● Quoted text
Monday, October 30, 2006

Stern and the consensus view

In a recent article about the consensus view on climate change, the Telegraph’s Ruth Lea made the following observations:
Economics, albeit more prosaically, has also been subject to fads, whims and consensus views to which history has not been kind.

Twenty-five years ago Britain was at an economic crossroads. The credibility of the British economy was collapsing as inflation and unemployment soared, manufacturing output slumped and the national debt spiralled upwards. Margaret Thatcher and her Chancellor, Sir Geoffrey Howe, concluded that drastic action was required. Taxes were raised by £4bn (then a huge sum) in the 1981 Budget in order to provide scope for lower interest rates and tackle public sector borrowing. There was, unsurprisingly, substantial political opposition.

But, of more interest, 364 economists signed a letter to The Times stating that there was "no basis in economic theory or supporting evidence" for Sir Geoffrey's policy and that it threatened Britain's "social and political stability". An alternative course of action must be pursued, these savants insisted.

Lines of data:
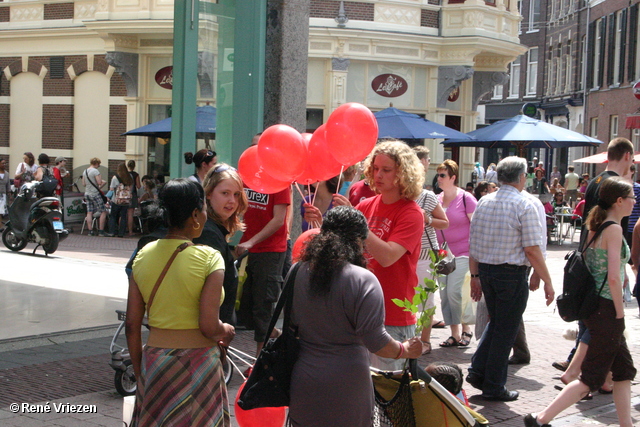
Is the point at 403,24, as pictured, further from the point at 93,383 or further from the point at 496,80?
the point at 93,383

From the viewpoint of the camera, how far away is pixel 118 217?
17.8 meters

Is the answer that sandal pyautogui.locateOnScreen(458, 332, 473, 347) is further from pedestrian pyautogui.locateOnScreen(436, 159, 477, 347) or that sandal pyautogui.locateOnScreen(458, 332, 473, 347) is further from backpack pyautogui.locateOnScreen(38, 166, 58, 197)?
backpack pyautogui.locateOnScreen(38, 166, 58, 197)

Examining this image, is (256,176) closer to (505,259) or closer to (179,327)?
(179,327)

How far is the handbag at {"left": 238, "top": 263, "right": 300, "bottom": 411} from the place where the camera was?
11.2 feet

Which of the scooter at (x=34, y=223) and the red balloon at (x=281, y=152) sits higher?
the red balloon at (x=281, y=152)

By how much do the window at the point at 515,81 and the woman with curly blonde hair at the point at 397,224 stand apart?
43065mm

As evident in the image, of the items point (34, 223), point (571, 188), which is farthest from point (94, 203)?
point (571, 188)

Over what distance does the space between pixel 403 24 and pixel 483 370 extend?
1603 centimetres

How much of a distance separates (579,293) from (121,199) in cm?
1357

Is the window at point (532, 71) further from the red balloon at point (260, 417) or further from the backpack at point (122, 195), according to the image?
the red balloon at point (260, 417)

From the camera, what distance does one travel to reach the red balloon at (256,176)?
198 inches

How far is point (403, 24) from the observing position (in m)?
20.8

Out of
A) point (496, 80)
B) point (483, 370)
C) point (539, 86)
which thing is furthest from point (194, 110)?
point (539, 86)

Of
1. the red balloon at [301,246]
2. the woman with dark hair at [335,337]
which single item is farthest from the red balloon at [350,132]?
the woman with dark hair at [335,337]
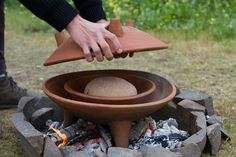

● Problems to work on
1. In the post, how many economists signed the letter to The Times?
2. Format the records from the line containing "Is the window" through the end of the records, inclusive, as a JSON list of strings with one string per line. Skip blank lines and leave out the pictures.
The post and the records are unrelated to each other.

● Per-task answers
1. 364 economists signed it.

2.
[
  "Is the window at point (532, 71) further from the red balloon at point (260, 417) or further from the backpack at point (122, 195), according to the image?",
  "the red balloon at point (260, 417)",
  "From the camera, what distance does one travel to reach the red balloon at (256,176)?",
  "198 inches",
  "How far is point (403, 24) from the observing position (in m)?",
  "20.8",
  "Out of",
  "A) point (496, 80)",
  "B) point (483, 370)",
  "C) point (539, 86)",
  "which thing is furthest from point (194, 110)?",
  "point (539, 86)",
  "Of",
  "1. the red balloon at [301,246]",
  "2. the woman with dark hair at [335,337]",
  "which single item is farthest from the red balloon at [350,132]?",
  "the woman with dark hair at [335,337]"
]